Kerry Ings, director for consultancy North Star, says it’s all down to two-way communication: “An engaged team is one where the concept of a ‘team’ exists. Creating an environment where ideas are shared, good practice is rewarded and positive debate is encouraged, it allows employees to feel a part of the organisation and their team and ensures there is a common understanding of the vision, mission and goals of the company.”

Stephen Walker, director of Motivation Matters, agrees and highlights the lessons of the famous experiment at the Hawthorne, Chicago plant of Western Electric, where they set out to show that raising the lighting level in the workplace resulted in higher performance. The researchers found that changing illumination levels sometimes improved performance, other times not.

“We find that some organisations think that their employees are engaged merely because they come to work and they are communicated to via notice boards and emails. However, we often find that companies do not listen to their employees, let alone engage them.”

Kerry Ings, director for consultancy North Star

“Eventually the researchers came to realise that work is a social function, that work embodies a wealth of relationships, communications and influences. They realised that the involvement of the managers and supervisors, and the researchers themselves, were playing a significant role in the results,” says Walker.

“The only experimental intervention that showed good results was the managers showing an honest interest in working with the people to find better ways of doing their work.”

Walker believes that when people believe their work is important, their manager cares about what they do and is prepared to help to make it better, their motivation increases and performance soars.

A top-down approach really does matter, adds Walker: “We can vouch for the effectiveness of doing this. You can see this in practice: the supermarket manager on the tills, the CEO on reception, Lord Nelson pacing the deck at the Battle of Trafalgar.”

The CIPD says it’s about having opportunities to feed your views upwards and feeling well informed about what is happening in the organisation.

Ings summarises: “We find that some organisations think that their employees are engaged merely because they come to work and they are communicated to via notice boards and emails. However, we often find that companies do not listen to their employees, let alone engage them.

“Often managers like to instruct and direct rather than to listen and adapt to the things that their employees (and their customers) are telling them. The model of communicating from the top down is all too common and the expectations managers place on their teams grow with little consideration of the impact on work output and morale.”

Engaging employees really is the only recipe for success.
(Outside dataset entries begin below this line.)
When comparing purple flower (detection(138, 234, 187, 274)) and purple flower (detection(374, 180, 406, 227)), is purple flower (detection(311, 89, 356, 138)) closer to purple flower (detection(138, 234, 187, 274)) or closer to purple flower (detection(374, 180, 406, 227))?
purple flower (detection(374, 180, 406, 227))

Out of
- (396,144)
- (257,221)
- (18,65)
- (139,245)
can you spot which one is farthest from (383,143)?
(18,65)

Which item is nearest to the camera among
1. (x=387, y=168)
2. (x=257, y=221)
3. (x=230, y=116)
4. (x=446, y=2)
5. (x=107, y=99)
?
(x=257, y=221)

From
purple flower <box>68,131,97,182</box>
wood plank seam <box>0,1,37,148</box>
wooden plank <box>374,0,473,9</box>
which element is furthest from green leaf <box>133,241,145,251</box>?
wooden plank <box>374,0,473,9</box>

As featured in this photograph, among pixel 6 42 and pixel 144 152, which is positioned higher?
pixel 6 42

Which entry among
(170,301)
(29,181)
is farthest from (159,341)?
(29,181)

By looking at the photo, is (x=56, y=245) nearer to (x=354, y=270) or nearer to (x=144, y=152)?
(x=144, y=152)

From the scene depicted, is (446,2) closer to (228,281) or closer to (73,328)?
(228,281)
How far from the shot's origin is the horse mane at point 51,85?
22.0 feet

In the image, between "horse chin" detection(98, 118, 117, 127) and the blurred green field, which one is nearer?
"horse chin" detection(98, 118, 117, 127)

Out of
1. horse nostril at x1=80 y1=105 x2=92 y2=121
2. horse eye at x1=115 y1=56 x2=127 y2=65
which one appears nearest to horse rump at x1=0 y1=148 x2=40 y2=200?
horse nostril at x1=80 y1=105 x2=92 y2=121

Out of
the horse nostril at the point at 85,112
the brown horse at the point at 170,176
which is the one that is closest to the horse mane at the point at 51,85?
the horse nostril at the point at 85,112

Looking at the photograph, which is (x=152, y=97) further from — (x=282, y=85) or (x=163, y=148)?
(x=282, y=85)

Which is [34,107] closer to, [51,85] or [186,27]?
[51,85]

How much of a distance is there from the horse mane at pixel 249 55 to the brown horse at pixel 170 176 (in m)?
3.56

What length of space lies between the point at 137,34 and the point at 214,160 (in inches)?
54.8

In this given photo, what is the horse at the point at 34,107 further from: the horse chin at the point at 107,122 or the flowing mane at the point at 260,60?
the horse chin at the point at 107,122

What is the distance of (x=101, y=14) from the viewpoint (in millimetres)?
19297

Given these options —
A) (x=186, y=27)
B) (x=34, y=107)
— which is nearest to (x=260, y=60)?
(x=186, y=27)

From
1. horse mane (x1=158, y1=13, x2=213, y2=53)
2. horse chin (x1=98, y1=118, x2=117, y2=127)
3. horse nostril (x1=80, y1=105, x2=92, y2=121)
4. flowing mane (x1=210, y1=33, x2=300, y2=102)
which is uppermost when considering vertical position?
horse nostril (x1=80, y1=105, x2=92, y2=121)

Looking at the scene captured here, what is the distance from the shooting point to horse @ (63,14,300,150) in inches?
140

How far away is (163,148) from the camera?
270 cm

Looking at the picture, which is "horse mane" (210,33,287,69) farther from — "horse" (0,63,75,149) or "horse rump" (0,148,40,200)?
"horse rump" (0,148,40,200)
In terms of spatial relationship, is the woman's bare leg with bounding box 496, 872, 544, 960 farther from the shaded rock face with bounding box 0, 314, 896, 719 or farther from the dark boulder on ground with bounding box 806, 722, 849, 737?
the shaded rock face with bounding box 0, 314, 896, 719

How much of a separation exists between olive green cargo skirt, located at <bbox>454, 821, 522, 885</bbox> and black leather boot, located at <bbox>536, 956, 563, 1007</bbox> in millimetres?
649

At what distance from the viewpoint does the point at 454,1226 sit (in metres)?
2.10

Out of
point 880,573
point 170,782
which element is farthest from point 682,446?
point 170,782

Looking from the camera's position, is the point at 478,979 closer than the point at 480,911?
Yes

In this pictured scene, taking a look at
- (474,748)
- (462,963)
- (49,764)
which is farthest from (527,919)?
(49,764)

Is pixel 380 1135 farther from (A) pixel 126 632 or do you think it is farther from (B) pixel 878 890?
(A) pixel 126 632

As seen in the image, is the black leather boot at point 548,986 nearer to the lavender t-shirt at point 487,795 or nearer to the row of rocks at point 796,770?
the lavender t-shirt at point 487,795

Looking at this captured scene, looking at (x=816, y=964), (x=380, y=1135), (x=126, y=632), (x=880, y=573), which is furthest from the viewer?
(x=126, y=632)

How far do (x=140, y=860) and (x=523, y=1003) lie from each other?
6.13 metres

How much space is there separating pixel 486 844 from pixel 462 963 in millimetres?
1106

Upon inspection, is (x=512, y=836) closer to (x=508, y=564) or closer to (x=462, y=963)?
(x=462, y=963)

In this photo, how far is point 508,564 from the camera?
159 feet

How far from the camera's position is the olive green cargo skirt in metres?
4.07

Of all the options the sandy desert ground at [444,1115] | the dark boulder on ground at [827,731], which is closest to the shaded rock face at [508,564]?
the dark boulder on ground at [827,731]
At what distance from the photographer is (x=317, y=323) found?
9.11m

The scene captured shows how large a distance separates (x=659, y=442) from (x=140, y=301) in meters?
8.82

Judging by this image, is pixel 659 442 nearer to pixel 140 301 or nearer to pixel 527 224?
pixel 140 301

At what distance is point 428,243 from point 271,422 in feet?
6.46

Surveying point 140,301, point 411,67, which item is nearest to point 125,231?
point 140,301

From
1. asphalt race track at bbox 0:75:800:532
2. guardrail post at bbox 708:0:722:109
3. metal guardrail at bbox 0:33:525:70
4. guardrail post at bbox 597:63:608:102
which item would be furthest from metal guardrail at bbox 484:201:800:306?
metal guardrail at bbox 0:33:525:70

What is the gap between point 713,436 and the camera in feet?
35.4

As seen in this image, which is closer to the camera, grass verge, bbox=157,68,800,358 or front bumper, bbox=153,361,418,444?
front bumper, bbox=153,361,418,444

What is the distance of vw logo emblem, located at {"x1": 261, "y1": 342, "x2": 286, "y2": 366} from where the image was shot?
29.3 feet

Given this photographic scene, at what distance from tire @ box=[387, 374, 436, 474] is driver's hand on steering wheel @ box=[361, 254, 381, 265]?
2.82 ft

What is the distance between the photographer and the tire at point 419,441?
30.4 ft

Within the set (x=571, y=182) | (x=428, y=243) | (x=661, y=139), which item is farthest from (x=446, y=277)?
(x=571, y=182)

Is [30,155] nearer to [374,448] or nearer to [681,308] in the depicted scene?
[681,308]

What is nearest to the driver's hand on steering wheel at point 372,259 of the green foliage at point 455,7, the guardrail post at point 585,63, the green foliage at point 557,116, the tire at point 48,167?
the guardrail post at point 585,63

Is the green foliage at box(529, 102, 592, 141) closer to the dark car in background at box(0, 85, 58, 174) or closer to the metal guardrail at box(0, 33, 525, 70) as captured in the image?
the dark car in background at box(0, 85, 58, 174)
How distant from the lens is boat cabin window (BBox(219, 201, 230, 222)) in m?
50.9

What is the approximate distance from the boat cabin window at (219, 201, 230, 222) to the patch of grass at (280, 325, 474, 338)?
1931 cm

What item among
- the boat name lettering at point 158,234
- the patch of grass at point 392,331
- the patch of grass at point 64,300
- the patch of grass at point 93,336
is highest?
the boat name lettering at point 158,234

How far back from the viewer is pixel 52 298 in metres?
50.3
As Ings says, engaged employees are more likely to act as organisational advocates and can play a vital role in promoting their organisation. Companies that have latched onto this are the ones that are outstripping the competition at every turn.

One Response

  1. Employee Engagement
    Whilst the comments within this article are all relevant, I still believe strongly that the two main reasons we are not achieving “engagement” to the desired extent, are:

    1. It is not practiced from at the top. If the troops don’t see the senior folk in an organisation engaging with each other, can we realistically expect them to engage themselves?; and

    2. We don’t actually tell them what is required in language they understand………in other words, how engagement takes place within the Team. Take as an example the words used in the article, passion energy and enthusiasm. They will mean many different things to different people. Therefore it is necessary to explain to aspiring Team Members that if they come and work in your Team, then they will be expected to do certain things……….and give them examples of what passion energy and enthusiasm look like. Could well be way different from what they thought. They may be passionate and enthusiastic, but in a manner so different from what you want, they are considered failures in these areas. So change the fancy words into actual examples, and see the difference!! Cheers.